86 To account for the common aggravating factor, I considered that an uplift of three months, for all four charges, would be in order. As for the 4th and 5th Charges, which involved the use of weapons, I determined that an additional uplift of two months would be appropriate.
87 As for the mitigating factors, for the reasons set out above, I considered that none of the mitigating factors warranted a reduction of the Appellant’s sentences.
88 Given the gravity of the offences and having regard to the overall criminality before me, I considered that no further adjustment was called for.
89 I accordingly determined that the original sentences ordered by the DJ were manifestly inadequate and ordered the following sentences:
Charge
Prosecution’s submission
My order
2nd Charge (the Iron Incident)
40 months
5 years
(57 months + 3 months uplift)
3rd Charge (the Hot Water Incident)
40 months
4 years
(45 months + 3 months uplift)

**WRITTEN TASK 1**
Reproduce the part of the sentencing excerpt starting with "86 To account for" and going on through "(57 months + 3 months uplift)".
**WRITTEN TASK 2**
According to the sentencing excerpt, why did the 4th and 5th Charges receive an additional uplift of two months? Answer in one to three sentences.
**WRITTEN TASK 3**
Answer these questions from the sentencing excerpt:
(a) How long was the uplift applied to all four charges for the common aggravating factor?
(b) What sentence did the Prosecution submit for the 3rd Charge (the Hot Water Incident)?
(c) What sentence did the judge order for the 2nd Charge (the Iron Incident)?

**STORED RECORDS**
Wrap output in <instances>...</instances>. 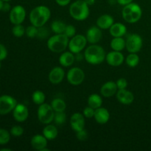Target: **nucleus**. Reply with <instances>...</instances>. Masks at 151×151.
Returning <instances> with one entry per match:
<instances>
[{
    "instance_id": "nucleus-35",
    "label": "nucleus",
    "mask_w": 151,
    "mask_h": 151,
    "mask_svg": "<svg viewBox=\"0 0 151 151\" xmlns=\"http://www.w3.org/2000/svg\"><path fill=\"white\" fill-rule=\"evenodd\" d=\"M63 33H64L68 38H71L76 35V29H75L74 25H72V24L66 25V29H65V31Z\"/></svg>"
},
{
    "instance_id": "nucleus-19",
    "label": "nucleus",
    "mask_w": 151,
    "mask_h": 151,
    "mask_svg": "<svg viewBox=\"0 0 151 151\" xmlns=\"http://www.w3.org/2000/svg\"><path fill=\"white\" fill-rule=\"evenodd\" d=\"M117 90L118 88L116 82L108 81L102 86L101 88H100V93L103 97H110L116 94Z\"/></svg>"
},
{
    "instance_id": "nucleus-51",
    "label": "nucleus",
    "mask_w": 151,
    "mask_h": 151,
    "mask_svg": "<svg viewBox=\"0 0 151 151\" xmlns=\"http://www.w3.org/2000/svg\"><path fill=\"white\" fill-rule=\"evenodd\" d=\"M1 60H0V69H1Z\"/></svg>"
},
{
    "instance_id": "nucleus-32",
    "label": "nucleus",
    "mask_w": 151,
    "mask_h": 151,
    "mask_svg": "<svg viewBox=\"0 0 151 151\" xmlns=\"http://www.w3.org/2000/svg\"><path fill=\"white\" fill-rule=\"evenodd\" d=\"M25 30L23 25H22V24H15V26L13 27V29H12V32H13V35L17 38H20L22 37L25 34Z\"/></svg>"
},
{
    "instance_id": "nucleus-49",
    "label": "nucleus",
    "mask_w": 151,
    "mask_h": 151,
    "mask_svg": "<svg viewBox=\"0 0 151 151\" xmlns=\"http://www.w3.org/2000/svg\"><path fill=\"white\" fill-rule=\"evenodd\" d=\"M114 0H109V3H110L111 4H114L116 2V1H113Z\"/></svg>"
},
{
    "instance_id": "nucleus-42",
    "label": "nucleus",
    "mask_w": 151,
    "mask_h": 151,
    "mask_svg": "<svg viewBox=\"0 0 151 151\" xmlns=\"http://www.w3.org/2000/svg\"><path fill=\"white\" fill-rule=\"evenodd\" d=\"M55 1L58 5L64 7V6L68 5L70 3L71 0H55Z\"/></svg>"
},
{
    "instance_id": "nucleus-28",
    "label": "nucleus",
    "mask_w": 151,
    "mask_h": 151,
    "mask_svg": "<svg viewBox=\"0 0 151 151\" xmlns=\"http://www.w3.org/2000/svg\"><path fill=\"white\" fill-rule=\"evenodd\" d=\"M66 24H64L63 22H61L60 20H55L51 24L52 30L55 34L63 33L65 31V29H66Z\"/></svg>"
},
{
    "instance_id": "nucleus-11",
    "label": "nucleus",
    "mask_w": 151,
    "mask_h": 151,
    "mask_svg": "<svg viewBox=\"0 0 151 151\" xmlns=\"http://www.w3.org/2000/svg\"><path fill=\"white\" fill-rule=\"evenodd\" d=\"M26 10L22 5L13 7L10 11V21L13 24H20L24 21Z\"/></svg>"
},
{
    "instance_id": "nucleus-37",
    "label": "nucleus",
    "mask_w": 151,
    "mask_h": 151,
    "mask_svg": "<svg viewBox=\"0 0 151 151\" xmlns=\"http://www.w3.org/2000/svg\"><path fill=\"white\" fill-rule=\"evenodd\" d=\"M49 35V31L47 28L44 27V26L41 27H38V33H37V36L38 38L41 39H44L47 38Z\"/></svg>"
},
{
    "instance_id": "nucleus-38",
    "label": "nucleus",
    "mask_w": 151,
    "mask_h": 151,
    "mask_svg": "<svg viewBox=\"0 0 151 151\" xmlns=\"http://www.w3.org/2000/svg\"><path fill=\"white\" fill-rule=\"evenodd\" d=\"M94 111H95V109H94L93 108L90 107V106H87L84 109L83 112V114L84 115V116L86 118H92L94 116Z\"/></svg>"
},
{
    "instance_id": "nucleus-21",
    "label": "nucleus",
    "mask_w": 151,
    "mask_h": 151,
    "mask_svg": "<svg viewBox=\"0 0 151 151\" xmlns=\"http://www.w3.org/2000/svg\"><path fill=\"white\" fill-rule=\"evenodd\" d=\"M114 18L109 14H103L97 20V26L101 29H109L114 23Z\"/></svg>"
},
{
    "instance_id": "nucleus-46",
    "label": "nucleus",
    "mask_w": 151,
    "mask_h": 151,
    "mask_svg": "<svg viewBox=\"0 0 151 151\" xmlns=\"http://www.w3.org/2000/svg\"><path fill=\"white\" fill-rule=\"evenodd\" d=\"M84 1L86 2V4H88V6L93 5V4L95 3V0H84Z\"/></svg>"
},
{
    "instance_id": "nucleus-24",
    "label": "nucleus",
    "mask_w": 151,
    "mask_h": 151,
    "mask_svg": "<svg viewBox=\"0 0 151 151\" xmlns=\"http://www.w3.org/2000/svg\"><path fill=\"white\" fill-rule=\"evenodd\" d=\"M43 135L48 140H53L57 138L58 130L54 125H52L51 123L48 124L43 129Z\"/></svg>"
},
{
    "instance_id": "nucleus-41",
    "label": "nucleus",
    "mask_w": 151,
    "mask_h": 151,
    "mask_svg": "<svg viewBox=\"0 0 151 151\" xmlns=\"http://www.w3.org/2000/svg\"><path fill=\"white\" fill-rule=\"evenodd\" d=\"M7 51L6 47L3 44H0V60H3L7 58Z\"/></svg>"
},
{
    "instance_id": "nucleus-14",
    "label": "nucleus",
    "mask_w": 151,
    "mask_h": 151,
    "mask_svg": "<svg viewBox=\"0 0 151 151\" xmlns=\"http://www.w3.org/2000/svg\"><path fill=\"white\" fill-rule=\"evenodd\" d=\"M85 116L81 113H75L70 118V125L74 131L78 132L84 129L85 127Z\"/></svg>"
},
{
    "instance_id": "nucleus-33",
    "label": "nucleus",
    "mask_w": 151,
    "mask_h": 151,
    "mask_svg": "<svg viewBox=\"0 0 151 151\" xmlns=\"http://www.w3.org/2000/svg\"><path fill=\"white\" fill-rule=\"evenodd\" d=\"M10 134L5 129L0 128V145H6L10 142Z\"/></svg>"
},
{
    "instance_id": "nucleus-18",
    "label": "nucleus",
    "mask_w": 151,
    "mask_h": 151,
    "mask_svg": "<svg viewBox=\"0 0 151 151\" xmlns=\"http://www.w3.org/2000/svg\"><path fill=\"white\" fill-rule=\"evenodd\" d=\"M47 141L48 139L44 135L36 134L32 137L30 143L32 148L38 151H42L47 147V143H48Z\"/></svg>"
},
{
    "instance_id": "nucleus-48",
    "label": "nucleus",
    "mask_w": 151,
    "mask_h": 151,
    "mask_svg": "<svg viewBox=\"0 0 151 151\" xmlns=\"http://www.w3.org/2000/svg\"><path fill=\"white\" fill-rule=\"evenodd\" d=\"M3 5V1L2 0H0V10H1V7Z\"/></svg>"
},
{
    "instance_id": "nucleus-8",
    "label": "nucleus",
    "mask_w": 151,
    "mask_h": 151,
    "mask_svg": "<svg viewBox=\"0 0 151 151\" xmlns=\"http://www.w3.org/2000/svg\"><path fill=\"white\" fill-rule=\"evenodd\" d=\"M87 42L88 41L86 36L78 34L71 38L69 41L68 47L69 49V51H71L74 54H77V53L81 52V51L83 50V49L86 46Z\"/></svg>"
},
{
    "instance_id": "nucleus-47",
    "label": "nucleus",
    "mask_w": 151,
    "mask_h": 151,
    "mask_svg": "<svg viewBox=\"0 0 151 151\" xmlns=\"http://www.w3.org/2000/svg\"><path fill=\"white\" fill-rule=\"evenodd\" d=\"M0 151H11V150L8 148H2L0 150Z\"/></svg>"
},
{
    "instance_id": "nucleus-7",
    "label": "nucleus",
    "mask_w": 151,
    "mask_h": 151,
    "mask_svg": "<svg viewBox=\"0 0 151 151\" xmlns=\"http://www.w3.org/2000/svg\"><path fill=\"white\" fill-rule=\"evenodd\" d=\"M125 44V48L130 53H137L142 47V38L138 34H131L128 36Z\"/></svg>"
},
{
    "instance_id": "nucleus-25",
    "label": "nucleus",
    "mask_w": 151,
    "mask_h": 151,
    "mask_svg": "<svg viewBox=\"0 0 151 151\" xmlns=\"http://www.w3.org/2000/svg\"><path fill=\"white\" fill-rule=\"evenodd\" d=\"M125 40L122 37H114L111 41V48L114 51H122L125 48Z\"/></svg>"
},
{
    "instance_id": "nucleus-50",
    "label": "nucleus",
    "mask_w": 151,
    "mask_h": 151,
    "mask_svg": "<svg viewBox=\"0 0 151 151\" xmlns=\"http://www.w3.org/2000/svg\"><path fill=\"white\" fill-rule=\"evenodd\" d=\"M3 1H6V2H8V1H10V0H2Z\"/></svg>"
},
{
    "instance_id": "nucleus-27",
    "label": "nucleus",
    "mask_w": 151,
    "mask_h": 151,
    "mask_svg": "<svg viewBox=\"0 0 151 151\" xmlns=\"http://www.w3.org/2000/svg\"><path fill=\"white\" fill-rule=\"evenodd\" d=\"M51 106L55 112H62L66 110V104L63 100L60 98H55L52 100Z\"/></svg>"
},
{
    "instance_id": "nucleus-29",
    "label": "nucleus",
    "mask_w": 151,
    "mask_h": 151,
    "mask_svg": "<svg viewBox=\"0 0 151 151\" xmlns=\"http://www.w3.org/2000/svg\"><path fill=\"white\" fill-rule=\"evenodd\" d=\"M46 99V95L42 91H40V90H37L35 91L32 94V100L35 104L40 105L43 104V103L45 102Z\"/></svg>"
},
{
    "instance_id": "nucleus-4",
    "label": "nucleus",
    "mask_w": 151,
    "mask_h": 151,
    "mask_svg": "<svg viewBox=\"0 0 151 151\" xmlns=\"http://www.w3.org/2000/svg\"><path fill=\"white\" fill-rule=\"evenodd\" d=\"M69 14L77 21L86 20L89 16V7L84 0H77L69 7Z\"/></svg>"
},
{
    "instance_id": "nucleus-5",
    "label": "nucleus",
    "mask_w": 151,
    "mask_h": 151,
    "mask_svg": "<svg viewBox=\"0 0 151 151\" xmlns=\"http://www.w3.org/2000/svg\"><path fill=\"white\" fill-rule=\"evenodd\" d=\"M122 15L125 22L130 24H134L139 22L141 19L142 10L138 4L131 2L124 6Z\"/></svg>"
},
{
    "instance_id": "nucleus-39",
    "label": "nucleus",
    "mask_w": 151,
    "mask_h": 151,
    "mask_svg": "<svg viewBox=\"0 0 151 151\" xmlns=\"http://www.w3.org/2000/svg\"><path fill=\"white\" fill-rule=\"evenodd\" d=\"M116 86H117L118 90L119 89H125L128 86V81L125 78H119L116 82Z\"/></svg>"
},
{
    "instance_id": "nucleus-12",
    "label": "nucleus",
    "mask_w": 151,
    "mask_h": 151,
    "mask_svg": "<svg viewBox=\"0 0 151 151\" xmlns=\"http://www.w3.org/2000/svg\"><path fill=\"white\" fill-rule=\"evenodd\" d=\"M13 115L15 120L19 122H23L27 119L29 116V111L25 105L19 103L16 105L13 111Z\"/></svg>"
},
{
    "instance_id": "nucleus-6",
    "label": "nucleus",
    "mask_w": 151,
    "mask_h": 151,
    "mask_svg": "<svg viewBox=\"0 0 151 151\" xmlns=\"http://www.w3.org/2000/svg\"><path fill=\"white\" fill-rule=\"evenodd\" d=\"M55 111L51 105L44 103L40 105L38 109V119L40 122L44 125L50 124L54 120Z\"/></svg>"
},
{
    "instance_id": "nucleus-40",
    "label": "nucleus",
    "mask_w": 151,
    "mask_h": 151,
    "mask_svg": "<svg viewBox=\"0 0 151 151\" xmlns=\"http://www.w3.org/2000/svg\"><path fill=\"white\" fill-rule=\"evenodd\" d=\"M76 137L80 141H85L88 138V134L85 129H83L81 131L76 132Z\"/></svg>"
},
{
    "instance_id": "nucleus-34",
    "label": "nucleus",
    "mask_w": 151,
    "mask_h": 151,
    "mask_svg": "<svg viewBox=\"0 0 151 151\" xmlns=\"http://www.w3.org/2000/svg\"><path fill=\"white\" fill-rule=\"evenodd\" d=\"M37 33H38V27L34 25H30L27 27L26 30H25V34L29 38H34V37L37 36Z\"/></svg>"
},
{
    "instance_id": "nucleus-3",
    "label": "nucleus",
    "mask_w": 151,
    "mask_h": 151,
    "mask_svg": "<svg viewBox=\"0 0 151 151\" xmlns=\"http://www.w3.org/2000/svg\"><path fill=\"white\" fill-rule=\"evenodd\" d=\"M69 38L64 33L55 34L47 41L48 49L52 52H63L68 47Z\"/></svg>"
},
{
    "instance_id": "nucleus-22",
    "label": "nucleus",
    "mask_w": 151,
    "mask_h": 151,
    "mask_svg": "<svg viewBox=\"0 0 151 151\" xmlns=\"http://www.w3.org/2000/svg\"><path fill=\"white\" fill-rule=\"evenodd\" d=\"M109 32L111 35L113 37H122L127 32V28L125 24L122 23H114L112 26L109 28Z\"/></svg>"
},
{
    "instance_id": "nucleus-31",
    "label": "nucleus",
    "mask_w": 151,
    "mask_h": 151,
    "mask_svg": "<svg viewBox=\"0 0 151 151\" xmlns=\"http://www.w3.org/2000/svg\"><path fill=\"white\" fill-rule=\"evenodd\" d=\"M66 116L64 111L62 112H55L54 116L55 123L58 125H61L66 122Z\"/></svg>"
},
{
    "instance_id": "nucleus-16",
    "label": "nucleus",
    "mask_w": 151,
    "mask_h": 151,
    "mask_svg": "<svg viewBox=\"0 0 151 151\" xmlns=\"http://www.w3.org/2000/svg\"><path fill=\"white\" fill-rule=\"evenodd\" d=\"M65 77L64 69L60 66H55L49 73V81L52 84H59Z\"/></svg>"
},
{
    "instance_id": "nucleus-17",
    "label": "nucleus",
    "mask_w": 151,
    "mask_h": 151,
    "mask_svg": "<svg viewBox=\"0 0 151 151\" xmlns=\"http://www.w3.org/2000/svg\"><path fill=\"white\" fill-rule=\"evenodd\" d=\"M116 99L122 104L131 105L134 100V95L131 91L126 88L119 89L116 92Z\"/></svg>"
},
{
    "instance_id": "nucleus-45",
    "label": "nucleus",
    "mask_w": 151,
    "mask_h": 151,
    "mask_svg": "<svg viewBox=\"0 0 151 151\" xmlns=\"http://www.w3.org/2000/svg\"><path fill=\"white\" fill-rule=\"evenodd\" d=\"M84 58V55H83L81 54V52L79 53H77L76 54V57H75V60H81L83 58Z\"/></svg>"
},
{
    "instance_id": "nucleus-1",
    "label": "nucleus",
    "mask_w": 151,
    "mask_h": 151,
    "mask_svg": "<svg viewBox=\"0 0 151 151\" xmlns=\"http://www.w3.org/2000/svg\"><path fill=\"white\" fill-rule=\"evenodd\" d=\"M51 16V11L47 6H37L31 10L29 13V21L31 24L41 27L44 26Z\"/></svg>"
},
{
    "instance_id": "nucleus-44",
    "label": "nucleus",
    "mask_w": 151,
    "mask_h": 151,
    "mask_svg": "<svg viewBox=\"0 0 151 151\" xmlns=\"http://www.w3.org/2000/svg\"><path fill=\"white\" fill-rule=\"evenodd\" d=\"M1 10H3V11L4 12H7L9 11V10H10V4H9L7 2H6V1H4V3H3L2 7H1Z\"/></svg>"
},
{
    "instance_id": "nucleus-23",
    "label": "nucleus",
    "mask_w": 151,
    "mask_h": 151,
    "mask_svg": "<svg viewBox=\"0 0 151 151\" xmlns=\"http://www.w3.org/2000/svg\"><path fill=\"white\" fill-rule=\"evenodd\" d=\"M75 60V56L72 52H63L59 58V63L63 67L72 66Z\"/></svg>"
},
{
    "instance_id": "nucleus-30",
    "label": "nucleus",
    "mask_w": 151,
    "mask_h": 151,
    "mask_svg": "<svg viewBox=\"0 0 151 151\" xmlns=\"http://www.w3.org/2000/svg\"><path fill=\"white\" fill-rule=\"evenodd\" d=\"M125 61L126 64L130 67H136L139 63V57L137 53H130L127 56Z\"/></svg>"
},
{
    "instance_id": "nucleus-15",
    "label": "nucleus",
    "mask_w": 151,
    "mask_h": 151,
    "mask_svg": "<svg viewBox=\"0 0 151 151\" xmlns=\"http://www.w3.org/2000/svg\"><path fill=\"white\" fill-rule=\"evenodd\" d=\"M103 34H102L101 29L97 26L91 27L87 30L86 38L87 41L91 44H96L101 40Z\"/></svg>"
},
{
    "instance_id": "nucleus-10",
    "label": "nucleus",
    "mask_w": 151,
    "mask_h": 151,
    "mask_svg": "<svg viewBox=\"0 0 151 151\" xmlns=\"http://www.w3.org/2000/svg\"><path fill=\"white\" fill-rule=\"evenodd\" d=\"M14 97L10 95H2L0 97V114L5 115L10 113L17 105Z\"/></svg>"
},
{
    "instance_id": "nucleus-26",
    "label": "nucleus",
    "mask_w": 151,
    "mask_h": 151,
    "mask_svg": "<svg viewBox=\"0 0 151 151\" xmlns=\"http://www.w3.org/2000/svg\"><path fill=\"white\" fill-rule=\"evenodd\" d=\"M87 102H88V106L93 108L94 109H97L101 107L102 104H103V100H102L101 97L97 94H91L88 97Z\"/></svg>"
},
{
    "instance_id": "nucleus-36",
    "label": "nucleus",
    "mask_w": 151,
    "mask_h": 151,
    "mask_svg": "<svg viewBox=\"0 0 151 151\" xmlns=\"http://www.w3.org/2000/svg\"><path fill=\"white\" fill-rule=\"evenodd\" d=\"M24 134V129L20 125H15L10 129V134L14 137H20Z\"/></svg>"
},
{
    "instance_id": "nucleus-9",
    "label": "nucleus",
    "mask_w": 151,
    "mask_h": 151,
    "mask_svg": "<svg viewBox=\"0 0 151 151\" xmlns=\"http://www.w3.org/2000/svg\"><path fill=\"white\" fill-rule=\"evenodd\" d=\"M66 78L71 85H81L85 79V73L81 68L73 67L68 71Z\"/></svg>"
},
{
    "instance_id": "nucleus-2",
    "label": "nucleus",
    "mask_w": 151,
    "mask_h": 151,
    "mask_svg": "<svg viewBox=\"0 0 151 151\" xmlns=\"http://www.w3.org/2000/svg\"><path fill=\"white\" fill-rule=\"evenodd\" d=\"M106 57L104 49L96 44L88 46L84 52V58L88 63L92 65L102 63L106 60Z\"/></svg>"
},
{
    "instance_id": "nucleus-20",
    "label": "nucleus",
    "mask_w": 151,
    "mask_h": 151,
    "mask_svg": "<svg viewBox=\"0 0 151 151\" xmlns=\"http://www.w3.org/2000/svg\"><path fill=\"white\" fill-rule=\"evenodd\" d=\"M94 118L97 123L100 124V125H104L109 122V119H110V113L105 108L100 107L95 109Z\"/></svg>"
},
{
    "instance_id": "nucleus-13",
    "label": "nucleus",
    "mask_w": 151,
    "mask_h": 151,
    "mask_svg": "<svg viewBox=\"0 0 151 151\" xmlns=\"http://www.w3.org/2000/svg\"><path fill=\"white\" fill-rule=\"evenodd\" d=\"M106 60L108 64L110 66H119L122 64L125 58H124V55L121 52L113 50L106 55Z\"/></svg>"
},
{
    "instance_id": "nucleus-43",
    "label": "nucleus",
    "mask_w": 151,
    "mask_h": 151,
    "mask_svg": "<svg viewBox=\"0 0 151 151\" xmlns=\"http://www.w3.org/2000/svg\"><path fill=\"white\" fill-rule=\"evenodd\" d=\"M116 1H117L118 4H119L120 5L125 6V5H127V4H130V3L133 2L134 0H116Z\"/></svg>"
}]
</instances>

**WORKED ANSWER 1**
86 To account for the common aggravating factor, I considered that an uplift of three months, for all four charges, would be in order. As for the 4th and 5th Charges, which involved the use of weapons, I determined that an additional uplift of two months would be appropriate.
87 As for the mitigating factors, for the reasons set out above, I considered that none of the mitigating factors warranted a reduction of the Appellant’s sentences.
88 Given the gravity of the offences and having regard to the overall criminality before me, I considered that no further adjustment was called for.
89 I accordingly determined that the original sentences ordered by the DJ were manifestly inadequate and ordered the following sentences:
Charge
Prosecution’s submission
My order
2nd Charge (the Iron Incident)
40 months
5 years
(57 months + 3 months uplift)

**WORKED ANSWER 2**
The 4th and 5th Charges involved the use of weapons. For that reason, the judge determined that an additional two-month uplift was appropriate for them, on top of the three-month uplift applied to all four charges for the common aggravating factor.

**WORKED ANSWER 3**
(a) Three months.
(b) 40 months.
(c) 5 years (57 months + 3 months uplift).